Direct accounts are fund accounts held in an investor’s name at a fund company. Frequently, investors also use a broker/dealer or other distributor for additional fund investments. If the distributor – called the “broker of record” – is not aware of the customer’s direct accounts with the fund company, those investments will not be reflected on his or her books and records.

“DTCC expects that customers will begin using the new service over the next few months, once they complete modifications to their systems to fully leverage this new tool,” adds Bergin.

A special sub-committee of an Investment Company Institute task force worked with NSCC to identify all the information on direct accounts that fund companies need to provide distributors, as well as to map out the record layout changes required so that Networking can accept this new information.

DTCC says that, since its introduction in 1988, Networking has been considered the industry standard for exchanging mutual fund customer account-level information between fund companies and distributor firms. Because it is a centralized and standardized service, this information appears identically on the records of both sides of fund transactions.

In “regular” Networking, a distributor firm establishes its accounts on the books of the fund company; and the firm handles many of the reporting responsibilities for the account.
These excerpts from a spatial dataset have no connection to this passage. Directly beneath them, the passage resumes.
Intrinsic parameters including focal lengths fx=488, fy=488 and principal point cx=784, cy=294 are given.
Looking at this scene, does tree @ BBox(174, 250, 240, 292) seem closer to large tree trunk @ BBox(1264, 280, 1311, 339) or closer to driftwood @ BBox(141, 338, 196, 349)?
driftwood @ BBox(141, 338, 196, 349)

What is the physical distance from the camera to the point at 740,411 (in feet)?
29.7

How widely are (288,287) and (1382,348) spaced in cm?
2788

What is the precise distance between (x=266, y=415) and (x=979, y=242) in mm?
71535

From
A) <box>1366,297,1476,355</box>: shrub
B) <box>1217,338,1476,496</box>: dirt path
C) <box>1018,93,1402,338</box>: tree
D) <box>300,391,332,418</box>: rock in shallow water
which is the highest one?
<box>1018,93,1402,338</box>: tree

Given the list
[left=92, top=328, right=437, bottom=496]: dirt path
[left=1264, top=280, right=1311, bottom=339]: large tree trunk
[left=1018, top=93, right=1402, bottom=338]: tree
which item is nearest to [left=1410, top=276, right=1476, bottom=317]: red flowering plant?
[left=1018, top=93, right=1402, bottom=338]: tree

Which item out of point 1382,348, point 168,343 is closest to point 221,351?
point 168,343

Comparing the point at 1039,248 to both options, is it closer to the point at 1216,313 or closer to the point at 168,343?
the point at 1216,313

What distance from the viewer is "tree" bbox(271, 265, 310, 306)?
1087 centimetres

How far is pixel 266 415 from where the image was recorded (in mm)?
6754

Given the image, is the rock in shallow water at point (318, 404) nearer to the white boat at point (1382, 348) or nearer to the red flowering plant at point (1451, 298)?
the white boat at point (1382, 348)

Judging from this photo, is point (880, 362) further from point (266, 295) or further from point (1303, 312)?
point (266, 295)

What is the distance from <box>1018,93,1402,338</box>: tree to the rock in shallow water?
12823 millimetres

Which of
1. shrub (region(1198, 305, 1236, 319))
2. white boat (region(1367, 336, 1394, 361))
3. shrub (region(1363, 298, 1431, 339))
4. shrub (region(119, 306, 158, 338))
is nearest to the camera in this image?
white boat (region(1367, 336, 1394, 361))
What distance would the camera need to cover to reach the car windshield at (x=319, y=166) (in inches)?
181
With direct accounts, the fund company maintains and controls these accounts and passes along to the distributor firm information needed to comply with recordkeeping requirements.

By changing Networking’s format to accept fund account numbers in lieu of brokers’ account numbers (BINs) and Rights of Accumulation (ROA) numbers, which are assigned when a group of accounts is combined, distributor firms can now receive fund conversion files – that establish direct accounts held at the fund, including changes to branch and rep, name and address, as well as social security and Rights of Accumulation numbers; activity files that include changes in share balances; position files – for the closing balance of each direct account as of a specific date; dividend processing – that include dividend and capital gain information and associated closing share balances; and reinvested share quantity, and any withholding information.
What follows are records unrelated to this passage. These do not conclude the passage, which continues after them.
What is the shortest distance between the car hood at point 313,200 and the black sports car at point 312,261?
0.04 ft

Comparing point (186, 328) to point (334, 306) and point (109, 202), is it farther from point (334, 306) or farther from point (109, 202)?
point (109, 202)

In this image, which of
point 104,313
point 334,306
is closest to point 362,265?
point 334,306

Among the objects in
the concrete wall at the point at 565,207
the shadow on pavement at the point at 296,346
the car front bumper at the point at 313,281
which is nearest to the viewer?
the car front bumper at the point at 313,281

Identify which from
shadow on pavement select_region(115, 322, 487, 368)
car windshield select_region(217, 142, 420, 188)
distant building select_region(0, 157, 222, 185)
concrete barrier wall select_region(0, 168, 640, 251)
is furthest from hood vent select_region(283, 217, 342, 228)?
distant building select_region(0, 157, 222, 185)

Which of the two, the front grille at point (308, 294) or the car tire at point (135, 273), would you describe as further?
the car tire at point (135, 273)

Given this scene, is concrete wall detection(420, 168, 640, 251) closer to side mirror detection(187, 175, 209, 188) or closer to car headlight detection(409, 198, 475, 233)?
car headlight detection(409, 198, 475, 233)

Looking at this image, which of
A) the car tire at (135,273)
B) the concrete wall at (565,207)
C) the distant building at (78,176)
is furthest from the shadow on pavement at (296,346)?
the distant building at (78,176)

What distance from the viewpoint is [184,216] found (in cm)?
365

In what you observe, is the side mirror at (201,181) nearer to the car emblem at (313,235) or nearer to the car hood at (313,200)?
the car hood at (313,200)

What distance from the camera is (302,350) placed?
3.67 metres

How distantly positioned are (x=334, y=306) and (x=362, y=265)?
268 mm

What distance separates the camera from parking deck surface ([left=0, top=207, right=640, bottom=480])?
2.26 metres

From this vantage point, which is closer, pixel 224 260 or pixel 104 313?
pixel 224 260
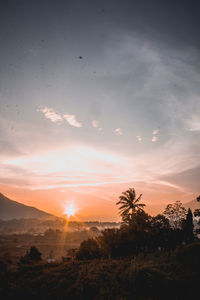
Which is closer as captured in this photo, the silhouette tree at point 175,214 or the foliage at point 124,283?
the foliage at point 124,283

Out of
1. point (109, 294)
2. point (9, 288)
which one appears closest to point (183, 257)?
point (109, 294)

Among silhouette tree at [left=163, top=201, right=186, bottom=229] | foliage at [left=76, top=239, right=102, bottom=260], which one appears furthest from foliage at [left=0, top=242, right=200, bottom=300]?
silhouette tree at [left=163, top=201, right=186, bottom=229]

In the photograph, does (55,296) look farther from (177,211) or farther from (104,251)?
(177,211)

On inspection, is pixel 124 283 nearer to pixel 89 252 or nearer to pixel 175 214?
pixel 89 252

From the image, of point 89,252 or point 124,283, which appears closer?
point 124,283

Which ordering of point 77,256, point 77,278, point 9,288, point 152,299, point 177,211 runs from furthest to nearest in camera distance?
point 177,211
point 77,256
point 77,278
point 9,288
point 152,299

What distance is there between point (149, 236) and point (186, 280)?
1764cm

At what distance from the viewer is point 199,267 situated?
8.38 m

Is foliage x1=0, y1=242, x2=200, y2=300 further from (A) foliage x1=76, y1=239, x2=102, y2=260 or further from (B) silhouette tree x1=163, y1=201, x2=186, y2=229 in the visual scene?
(B) silhouette tree x1=163, y1=201, x2=186, y2=229

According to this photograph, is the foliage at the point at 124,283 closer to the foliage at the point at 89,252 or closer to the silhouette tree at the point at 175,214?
the foliage at the point at 89,252

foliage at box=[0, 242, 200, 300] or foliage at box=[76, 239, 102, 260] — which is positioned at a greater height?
foliage at box=[0, 242, 200, 300]

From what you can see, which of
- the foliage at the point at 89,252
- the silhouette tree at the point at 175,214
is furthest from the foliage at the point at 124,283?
the silhouette tree at the point at 175,214

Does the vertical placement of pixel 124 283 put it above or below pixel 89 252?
above

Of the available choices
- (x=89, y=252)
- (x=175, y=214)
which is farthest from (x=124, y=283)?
(x=175, y=214)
DTCC’s Breakpoint work began in 2004. That year and this it pursued a number of breakpoint-related initiatives, including Breakpoint Compliance SolutionM, an automated data upload of security information for funds; a central database for breakpoint linkage rules within the Mutual Fund Profile Service; a dictionary of common definitional standards related to the terms associated with breakpoints; and enhancements to Fund/SERV in the form of new codes and indicators, enabling fund companies to transmit and receive information necessary to identify and apply proper breakpoints on transactions, and requiring sales loads paid on transactions to be stated in percentage terms.

Fund/SERV is the industry standard for processing and settling a broad range of investment funds, and linking fund companies with their distributor partners.

Mutual Fund Profile Service provides a standardized, centralized and automated solution for communicating nontransactional information to and from fund companies and their distributors. It acts as a conduit and repository, enabling users to exchange information on daily mutual fund prices and dividend rates; breakpoint and other security-related data; firm and fund member contacts and capabilities, and projected and actual periodic distribution declarations.